Web data: images with text
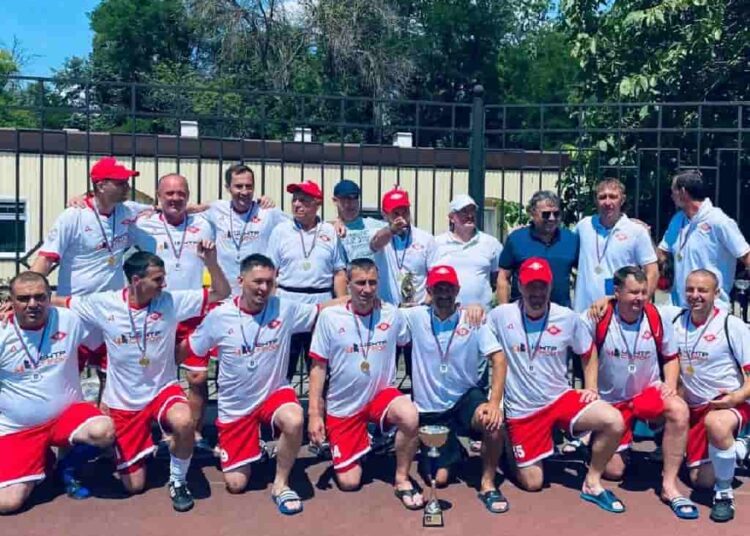 Ветераны 40 лет Чемпионат ЮФО СКФО по футболу 2023 год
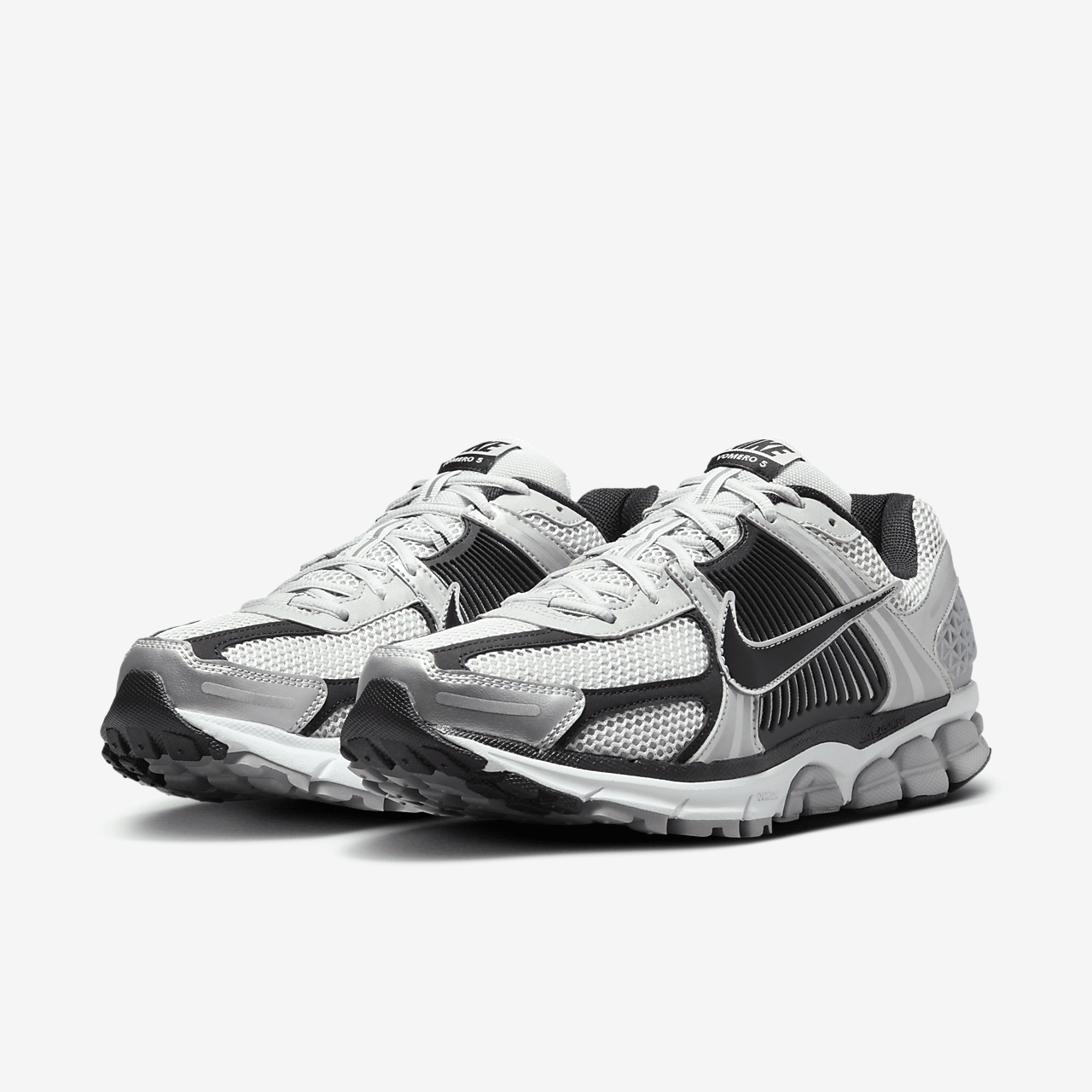 Nike  sneaker Metallic Silver/Pure Platinum/Wit/Zwart
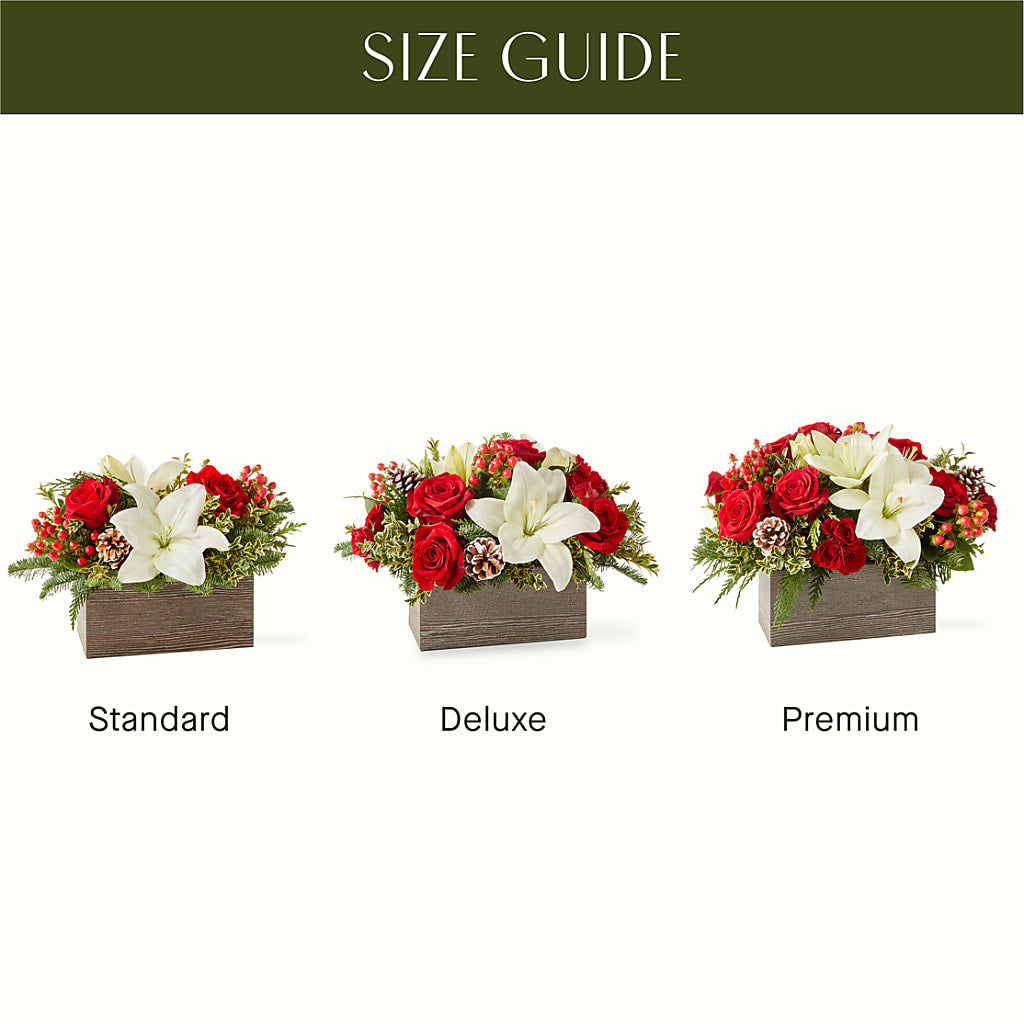 Snowy Wonderland Bouquet –  Wheeling Flower Shop Inc, Wheeling WV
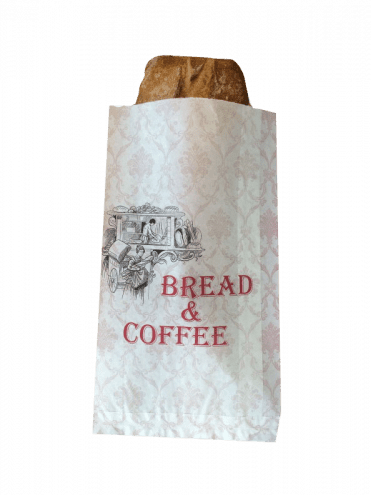 Sac sandwich modèle BREAD & COFFEE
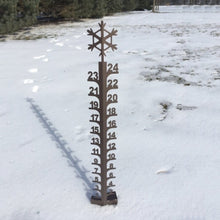 Laden Sie das Bild in den Galerie-Viewer, Schneehöhenmesser Gartendekorationen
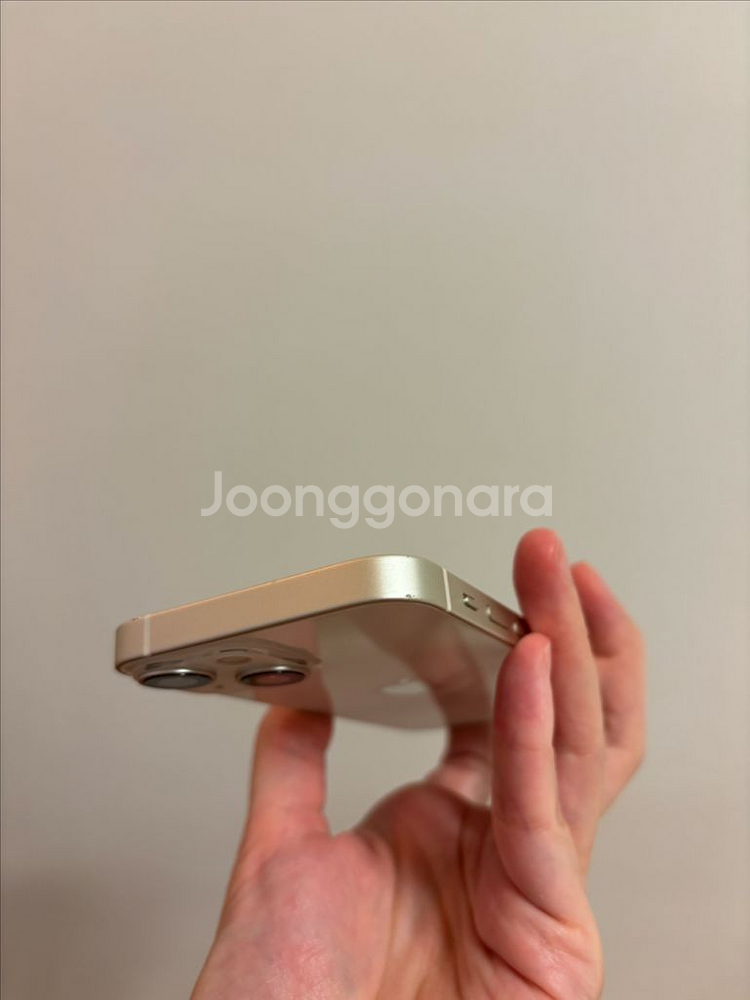 아이폰 13미니 화이트 128GB 배터리 성능 83%--4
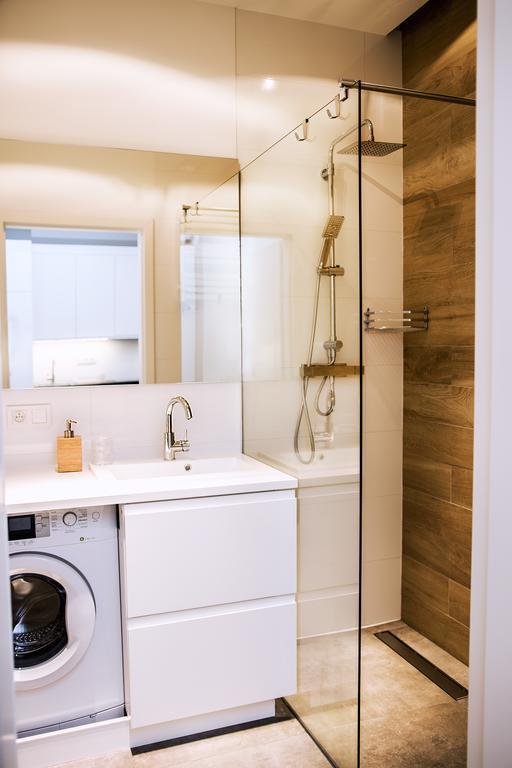 Apartamenty Grazyna Slodowiec Varsó Kültér fotó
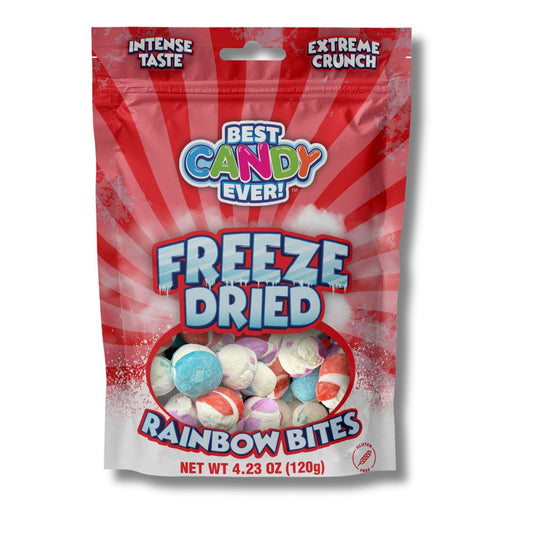 Freeze Dried Candy Rainbow Bites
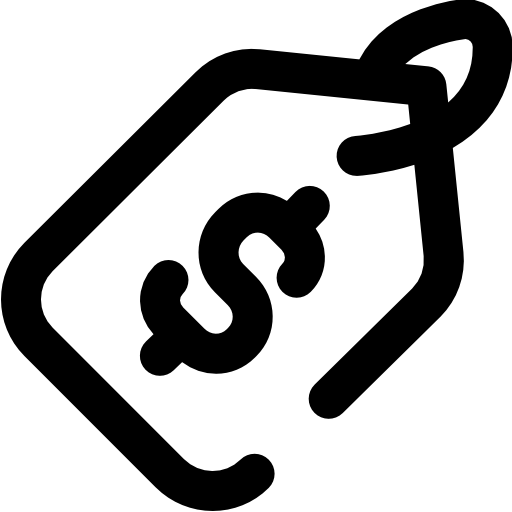 price tag icon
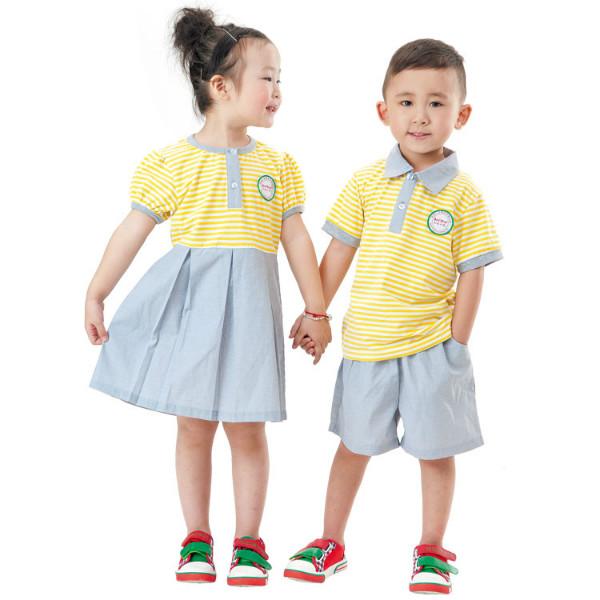 供應(yīng)幼兒園服純棉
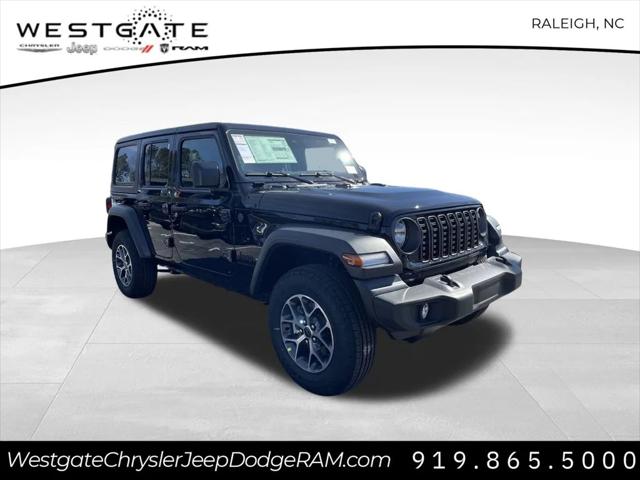 2025 Jeep Wrangler WRANGLER 4-DOOR SPORT S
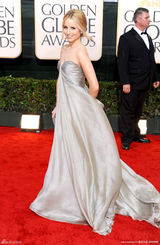 高清组图：戴安娜-艾格伦飘逸长裙好似花仙子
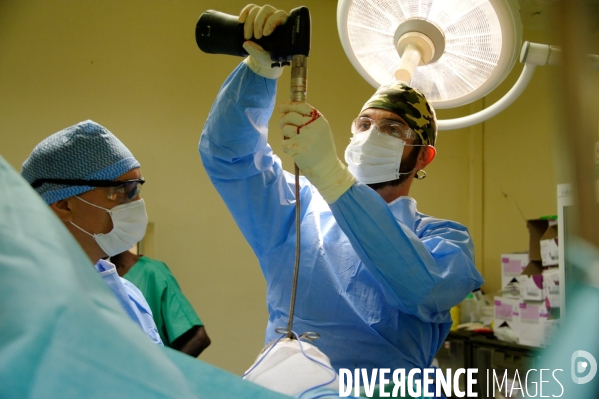 Opération BARKHANE : Tchad - Aide Médicale à la Population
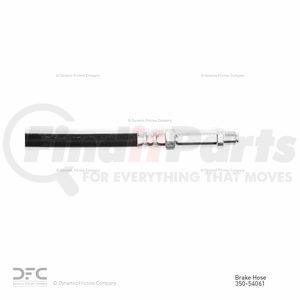 350-54061 by DYNAMIC FRICTION COMPANY - Brake Hose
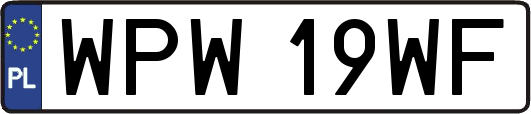 WPW19WF
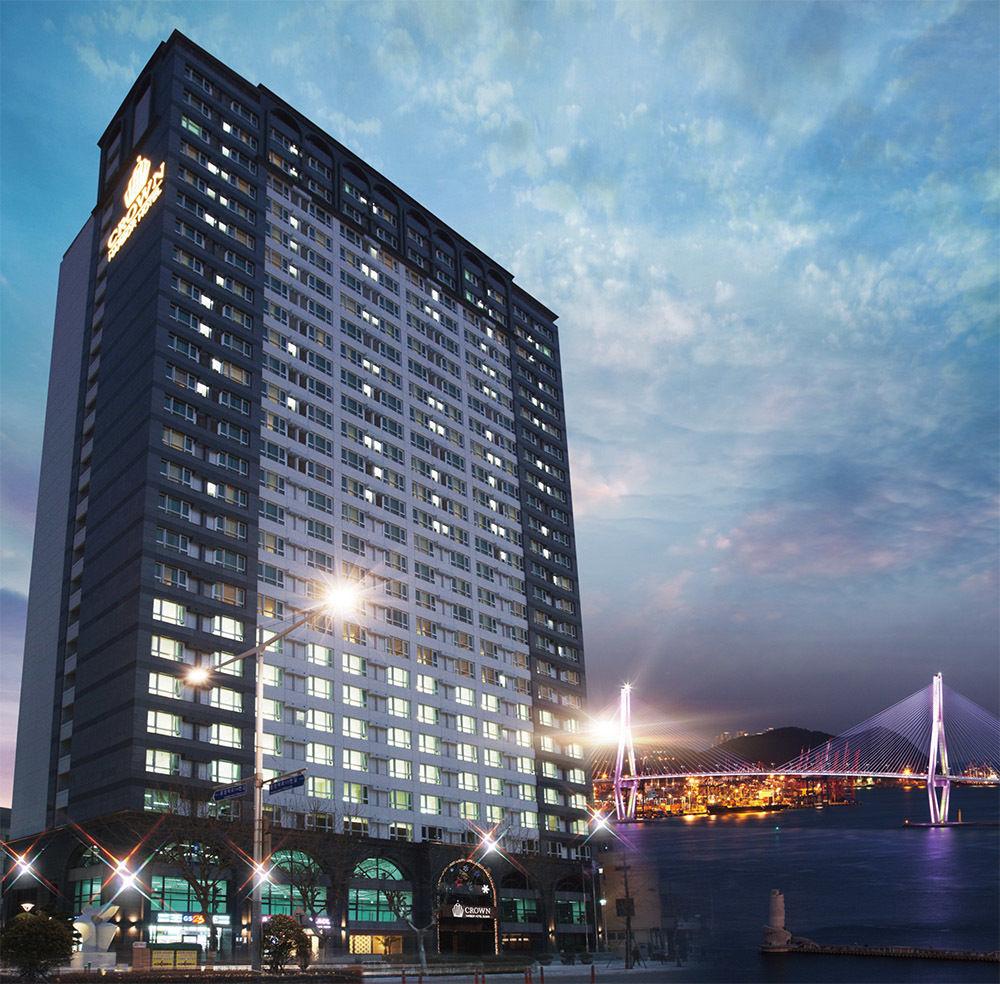 Crown Harbor Hotel בוסאן מראה חיצוני תמונה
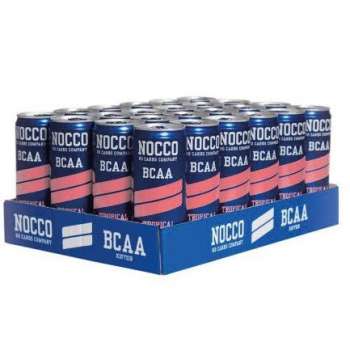 Nocco BCAA 24 x 330ml - Tropical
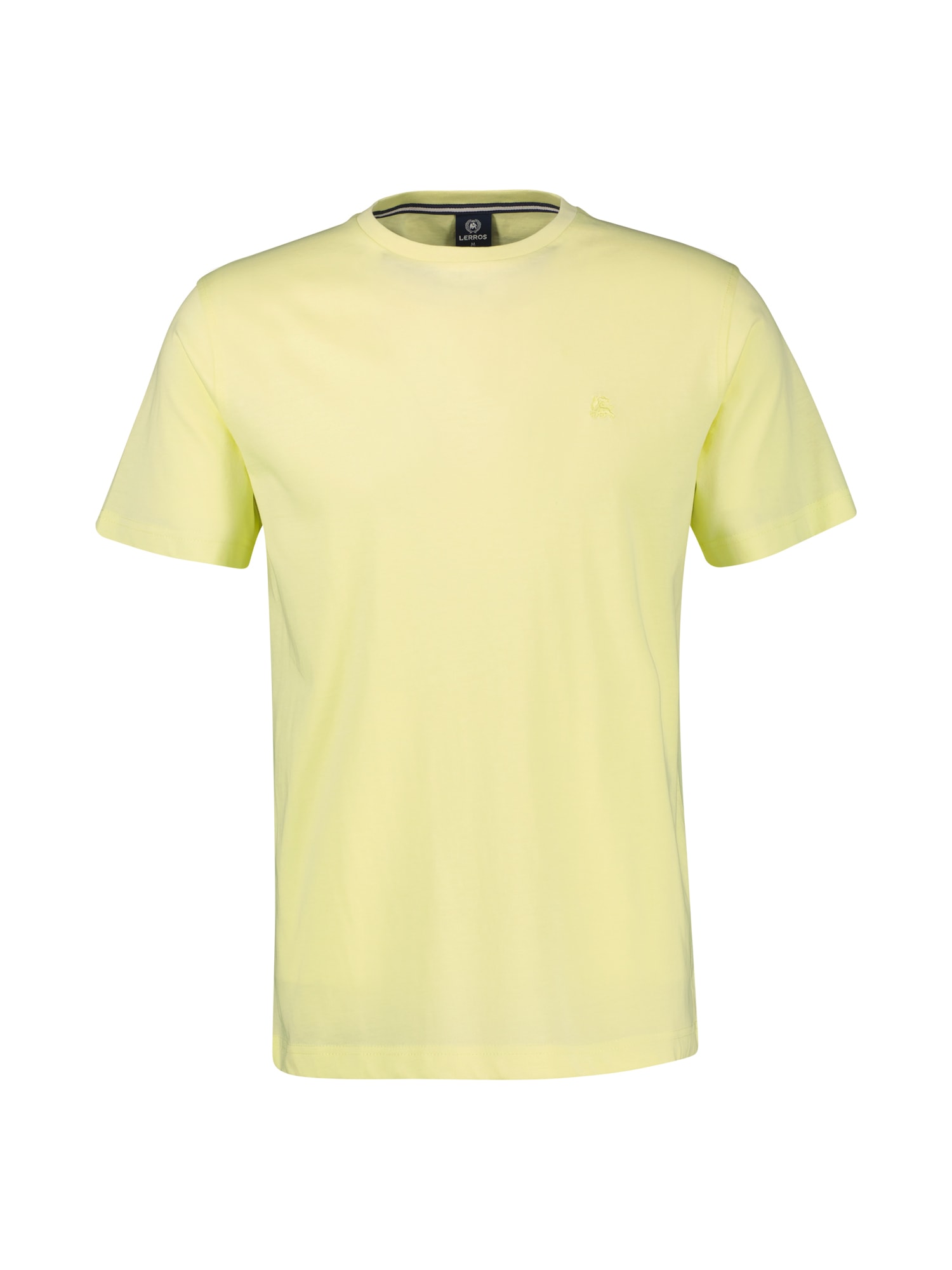 LERROS T-Shirt »Klassisches T-Shirt aus reiner Baumwolle mit Rundkragen«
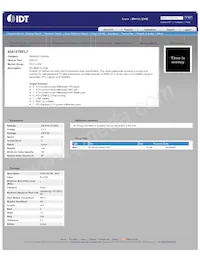 ICS954127BFLF Datenblatt Cover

■ Problem details ■
Transcribe the text of every row above character for character, and leave the pictures out of your answer.

■ Solution for this exercise ■
 Ветераны 40 лет Чемпионат ЮФО СКФО по футболу 2023 год
 Nike  sneaker Metallic Silver/Pure Platinum/Wit/Zwart
 Snowy Wonderland Bouquet –  Wheeling Flower Shop Inc, Wheeling WV
 Sac sandwich modèle BREAD & COFFEE
 Laden Sie das Bild in den Galerie-Viewer, Schneehöhenmesser Gartendekorationen
 아이폰 13미니 화이트 128GB 배터리 성능 83%--4
 Apartamenty Grazyna Slodowiec Varsó Kültér fotó
 Freeze Dried Candy Rainbow Bites
 price tag icon
 供應(yīng)幼兒園服純棉
 2025 Jeep Wrangler WRANGLER 4-DOOR SPORT S
 高清组图：戴安娜-艾格伦飘逸长裙好似花仙子
 Opération BARKHANE : Tchad - Aide Médicale à la Population
 350-54061 by DYNAMIC FRICTION COMPANY - Brake Hose
 WPW19WF
 Crown Harbor Hotel בוסאן מראה חיצוני תמונה
 Nocco BCAA 24 x 330ml - Tropical
 LERROS T-Shirt »Klassisches T-Shirt aus reiner Baumwolle mit Rundkragen«
 ICS954127BFLF Datenblatt Cover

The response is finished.